I don't know if they have 1-1 correspondence.

> It is common,
> I am told, for a manuscript to be submitted in Latin
> script even though it is to be printed in Cyrillic, e.g.
> Transliteration is completely mechanical, requiring
> no knowledge of Serbian spelling rules.

Yes! Especially if you submit it in Unicode. :)

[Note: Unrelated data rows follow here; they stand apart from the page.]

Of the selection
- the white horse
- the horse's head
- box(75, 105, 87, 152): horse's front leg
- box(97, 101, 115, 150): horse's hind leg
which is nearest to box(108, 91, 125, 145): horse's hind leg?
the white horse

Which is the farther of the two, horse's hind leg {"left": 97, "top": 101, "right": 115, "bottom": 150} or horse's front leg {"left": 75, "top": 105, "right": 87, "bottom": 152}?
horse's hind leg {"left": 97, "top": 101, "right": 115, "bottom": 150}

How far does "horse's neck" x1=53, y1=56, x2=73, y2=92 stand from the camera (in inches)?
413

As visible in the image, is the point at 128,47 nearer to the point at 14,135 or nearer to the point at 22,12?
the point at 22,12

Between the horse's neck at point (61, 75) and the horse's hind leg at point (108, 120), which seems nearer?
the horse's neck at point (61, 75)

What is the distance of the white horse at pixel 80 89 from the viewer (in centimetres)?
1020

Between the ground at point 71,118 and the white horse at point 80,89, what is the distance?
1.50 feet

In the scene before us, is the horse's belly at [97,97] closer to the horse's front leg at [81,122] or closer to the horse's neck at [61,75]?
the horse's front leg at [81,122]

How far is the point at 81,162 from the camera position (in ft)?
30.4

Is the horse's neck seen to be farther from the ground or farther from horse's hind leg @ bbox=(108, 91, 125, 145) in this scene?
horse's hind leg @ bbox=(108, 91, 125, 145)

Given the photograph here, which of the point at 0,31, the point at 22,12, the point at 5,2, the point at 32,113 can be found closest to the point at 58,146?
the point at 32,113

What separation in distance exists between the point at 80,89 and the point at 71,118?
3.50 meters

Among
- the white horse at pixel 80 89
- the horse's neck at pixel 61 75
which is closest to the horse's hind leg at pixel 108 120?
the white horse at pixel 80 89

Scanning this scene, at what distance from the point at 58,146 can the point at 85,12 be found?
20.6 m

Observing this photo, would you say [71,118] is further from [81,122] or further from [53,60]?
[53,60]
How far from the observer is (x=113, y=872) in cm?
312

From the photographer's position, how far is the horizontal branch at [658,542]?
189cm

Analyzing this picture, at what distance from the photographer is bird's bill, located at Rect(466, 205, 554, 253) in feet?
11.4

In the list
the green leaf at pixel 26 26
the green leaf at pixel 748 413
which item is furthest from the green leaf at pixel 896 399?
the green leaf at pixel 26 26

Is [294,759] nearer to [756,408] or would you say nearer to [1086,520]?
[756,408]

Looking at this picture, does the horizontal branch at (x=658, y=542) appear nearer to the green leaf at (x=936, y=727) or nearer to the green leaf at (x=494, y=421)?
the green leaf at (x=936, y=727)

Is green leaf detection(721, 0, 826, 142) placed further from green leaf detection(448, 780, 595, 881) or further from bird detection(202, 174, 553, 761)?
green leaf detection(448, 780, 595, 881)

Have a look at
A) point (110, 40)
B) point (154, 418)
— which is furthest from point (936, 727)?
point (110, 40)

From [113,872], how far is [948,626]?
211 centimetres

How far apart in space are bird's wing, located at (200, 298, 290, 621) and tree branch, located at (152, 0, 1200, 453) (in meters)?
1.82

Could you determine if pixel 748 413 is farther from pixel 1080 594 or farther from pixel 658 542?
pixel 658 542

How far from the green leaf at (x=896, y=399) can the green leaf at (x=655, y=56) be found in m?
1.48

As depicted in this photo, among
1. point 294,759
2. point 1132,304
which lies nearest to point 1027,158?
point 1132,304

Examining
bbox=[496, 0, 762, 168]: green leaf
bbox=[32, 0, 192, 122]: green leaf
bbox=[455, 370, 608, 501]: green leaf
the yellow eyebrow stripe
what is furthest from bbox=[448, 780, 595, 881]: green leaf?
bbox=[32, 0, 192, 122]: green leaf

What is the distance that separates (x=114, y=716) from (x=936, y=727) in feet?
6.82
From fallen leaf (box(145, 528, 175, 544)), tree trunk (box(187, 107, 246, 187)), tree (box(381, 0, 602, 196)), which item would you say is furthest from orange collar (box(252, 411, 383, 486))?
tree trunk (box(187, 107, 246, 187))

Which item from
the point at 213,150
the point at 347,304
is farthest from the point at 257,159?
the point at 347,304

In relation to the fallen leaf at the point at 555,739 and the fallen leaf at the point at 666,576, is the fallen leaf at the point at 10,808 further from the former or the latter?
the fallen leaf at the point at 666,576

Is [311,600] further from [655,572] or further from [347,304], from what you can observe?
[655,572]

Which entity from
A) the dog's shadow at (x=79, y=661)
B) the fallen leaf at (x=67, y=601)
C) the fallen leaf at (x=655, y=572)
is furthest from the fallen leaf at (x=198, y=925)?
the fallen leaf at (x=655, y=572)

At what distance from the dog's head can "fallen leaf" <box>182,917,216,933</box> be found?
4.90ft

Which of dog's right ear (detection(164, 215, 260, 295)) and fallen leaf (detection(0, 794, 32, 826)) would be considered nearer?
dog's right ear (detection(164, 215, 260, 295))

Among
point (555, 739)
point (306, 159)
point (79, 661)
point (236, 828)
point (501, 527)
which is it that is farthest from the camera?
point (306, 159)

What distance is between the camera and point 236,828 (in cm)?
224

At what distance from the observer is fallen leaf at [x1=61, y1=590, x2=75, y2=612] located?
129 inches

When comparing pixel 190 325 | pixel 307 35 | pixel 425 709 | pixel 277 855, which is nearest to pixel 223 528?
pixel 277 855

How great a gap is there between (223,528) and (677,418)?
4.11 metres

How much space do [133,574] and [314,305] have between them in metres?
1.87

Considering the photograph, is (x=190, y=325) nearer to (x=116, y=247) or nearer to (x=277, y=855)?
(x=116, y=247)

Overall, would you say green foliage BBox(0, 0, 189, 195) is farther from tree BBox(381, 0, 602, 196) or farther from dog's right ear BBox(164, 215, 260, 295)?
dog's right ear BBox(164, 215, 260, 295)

Now more seriously -- conversion from Cyrillic to Latin is trivial, to make
it trivial vice versa text in Latin must be written in Unicode or using some
other font where letters "lj" nj" and "dz" (here Z must have caron-- if I
remember Lucida Sans Unicode had that bad) are typed as one character (which
not everybody does) otherwise you'd have to know spelling for some critical
words (we have words of foreign origin like "injekcija" (injection) where nj
should not become one letter). People don't type them that way always
because a) the same Latin characters used for Serbian are used in Croatian,
but since they don't like to print their texts in Cyrillic -- Croatian fonts
don't have these three letters. b) often enough even without them
correspondence can be made unique. As you see in such cases was often
involved 1 to 2 bytes and 2 bytes to 1 conversion(!), again something that
some computer people discovered first only in languages outside Europe.

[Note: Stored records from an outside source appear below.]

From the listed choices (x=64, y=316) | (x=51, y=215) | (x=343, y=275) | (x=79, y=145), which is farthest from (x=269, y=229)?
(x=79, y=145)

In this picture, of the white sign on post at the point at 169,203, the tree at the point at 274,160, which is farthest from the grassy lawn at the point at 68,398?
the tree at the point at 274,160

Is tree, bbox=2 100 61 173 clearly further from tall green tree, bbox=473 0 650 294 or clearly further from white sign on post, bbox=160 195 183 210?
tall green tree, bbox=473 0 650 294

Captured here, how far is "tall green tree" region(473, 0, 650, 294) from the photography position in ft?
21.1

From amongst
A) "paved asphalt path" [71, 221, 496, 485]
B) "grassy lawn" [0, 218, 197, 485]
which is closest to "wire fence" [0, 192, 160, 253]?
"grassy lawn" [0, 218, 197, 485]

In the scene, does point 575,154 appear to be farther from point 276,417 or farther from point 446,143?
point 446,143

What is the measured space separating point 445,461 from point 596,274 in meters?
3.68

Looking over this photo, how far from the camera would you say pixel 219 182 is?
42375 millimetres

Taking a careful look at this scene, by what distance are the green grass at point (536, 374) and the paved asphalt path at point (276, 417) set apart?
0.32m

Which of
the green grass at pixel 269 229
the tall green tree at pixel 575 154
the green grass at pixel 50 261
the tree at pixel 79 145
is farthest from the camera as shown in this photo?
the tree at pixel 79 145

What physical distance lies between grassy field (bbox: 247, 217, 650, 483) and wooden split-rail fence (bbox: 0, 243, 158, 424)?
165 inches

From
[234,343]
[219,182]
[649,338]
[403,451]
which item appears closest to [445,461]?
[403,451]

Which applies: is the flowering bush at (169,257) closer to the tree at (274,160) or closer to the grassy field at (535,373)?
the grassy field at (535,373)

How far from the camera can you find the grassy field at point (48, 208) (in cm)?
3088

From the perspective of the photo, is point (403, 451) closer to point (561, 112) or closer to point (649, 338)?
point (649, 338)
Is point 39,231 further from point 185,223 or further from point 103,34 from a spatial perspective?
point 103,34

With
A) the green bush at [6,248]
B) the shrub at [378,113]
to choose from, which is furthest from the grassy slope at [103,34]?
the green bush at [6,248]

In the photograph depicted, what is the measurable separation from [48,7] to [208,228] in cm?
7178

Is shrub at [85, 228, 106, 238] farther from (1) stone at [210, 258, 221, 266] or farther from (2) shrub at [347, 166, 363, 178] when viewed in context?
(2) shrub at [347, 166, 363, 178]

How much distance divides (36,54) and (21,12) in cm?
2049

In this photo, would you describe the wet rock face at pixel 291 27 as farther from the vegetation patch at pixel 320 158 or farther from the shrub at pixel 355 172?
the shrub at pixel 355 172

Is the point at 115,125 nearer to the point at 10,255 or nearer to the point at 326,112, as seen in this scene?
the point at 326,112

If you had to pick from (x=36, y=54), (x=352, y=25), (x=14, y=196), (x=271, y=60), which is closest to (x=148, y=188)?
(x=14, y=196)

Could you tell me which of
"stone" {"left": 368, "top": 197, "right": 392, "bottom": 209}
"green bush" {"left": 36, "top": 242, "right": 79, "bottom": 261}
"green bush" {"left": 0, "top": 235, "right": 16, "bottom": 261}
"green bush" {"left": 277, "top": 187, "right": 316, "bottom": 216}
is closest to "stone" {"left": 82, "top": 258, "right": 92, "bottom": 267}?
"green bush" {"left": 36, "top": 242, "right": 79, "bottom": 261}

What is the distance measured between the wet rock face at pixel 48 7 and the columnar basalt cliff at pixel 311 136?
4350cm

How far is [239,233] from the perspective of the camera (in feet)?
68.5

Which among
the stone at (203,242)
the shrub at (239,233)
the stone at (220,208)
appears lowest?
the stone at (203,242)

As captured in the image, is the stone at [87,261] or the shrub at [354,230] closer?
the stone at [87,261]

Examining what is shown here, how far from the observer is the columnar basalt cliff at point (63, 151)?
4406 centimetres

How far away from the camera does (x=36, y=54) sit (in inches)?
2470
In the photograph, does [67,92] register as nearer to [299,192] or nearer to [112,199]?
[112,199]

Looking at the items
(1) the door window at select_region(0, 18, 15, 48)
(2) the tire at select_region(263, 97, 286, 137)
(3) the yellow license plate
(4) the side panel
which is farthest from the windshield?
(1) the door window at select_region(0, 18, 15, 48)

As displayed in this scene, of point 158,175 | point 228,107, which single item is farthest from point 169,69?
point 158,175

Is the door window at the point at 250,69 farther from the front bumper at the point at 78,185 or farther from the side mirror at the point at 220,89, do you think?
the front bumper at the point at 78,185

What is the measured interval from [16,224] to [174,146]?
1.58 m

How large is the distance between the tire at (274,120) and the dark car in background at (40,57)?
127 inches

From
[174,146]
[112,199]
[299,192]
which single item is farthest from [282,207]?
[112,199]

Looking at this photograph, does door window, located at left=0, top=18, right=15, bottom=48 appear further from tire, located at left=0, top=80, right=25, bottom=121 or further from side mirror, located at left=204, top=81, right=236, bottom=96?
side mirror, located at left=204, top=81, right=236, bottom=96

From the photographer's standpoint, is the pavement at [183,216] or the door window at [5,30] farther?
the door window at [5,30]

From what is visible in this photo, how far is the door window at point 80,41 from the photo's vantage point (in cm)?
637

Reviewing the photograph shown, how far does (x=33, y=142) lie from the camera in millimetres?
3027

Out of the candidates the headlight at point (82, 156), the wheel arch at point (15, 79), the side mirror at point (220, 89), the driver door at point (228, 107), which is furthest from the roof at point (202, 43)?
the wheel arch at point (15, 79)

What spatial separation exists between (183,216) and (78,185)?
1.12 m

That's why if you are really interested in languages, scripts, fonts,
Unicode and such you simply have to love Serbian! Just like my dentist
sometimes says "oh, this is *very* interesting" looking at some of my teeth.

And did I mention that the stress marks used in Serbian for analysing the
pronunciation combined with letters also don't have their characters in
Unicode? :)) Ah well, I don't think they must be added to Unicode if they
can be made of combined characters -- but also most of current mainstream
text processing programs do not support the combinations! Here's another
place to test their power. Here I don't claim that these accented characters
are not needed at all, only that they are not used for mainstream
communication, contrary to the letters like t and p!

I'd say that once Serbian is printed and used in modern standards and
software the way it now must be done ad-hoc (custom fonts!) -- this would
mean "a big step for computer world and small for Serbs who in the meantime
still have to print their texts without compatibility for others"!.

> So in the Serbian context it actually makes sense to
> say that U+0411 and U+0042 are mere glyphic variants
> of the same underlying character!\

Yes, I'we been talking about this for a while... Actually I first felt how
this is powerful approach once I saw Greek texts (printed in capitals, not
small letters which are to different) and when I found that I can figure out
what's "semantic of the letter" very fast. Some of them were equal to Latin,
some to Cyrillic and some were unique -- if fit perfectly to what I was used
to. :)

> * I will not enter into the discussion of how many
> languages are named by the labels "Serbian" and "Croatian"
> and other more recently applied names. I am using
> "Serbian" in this posting for convenience.

You are really very smart and good informed!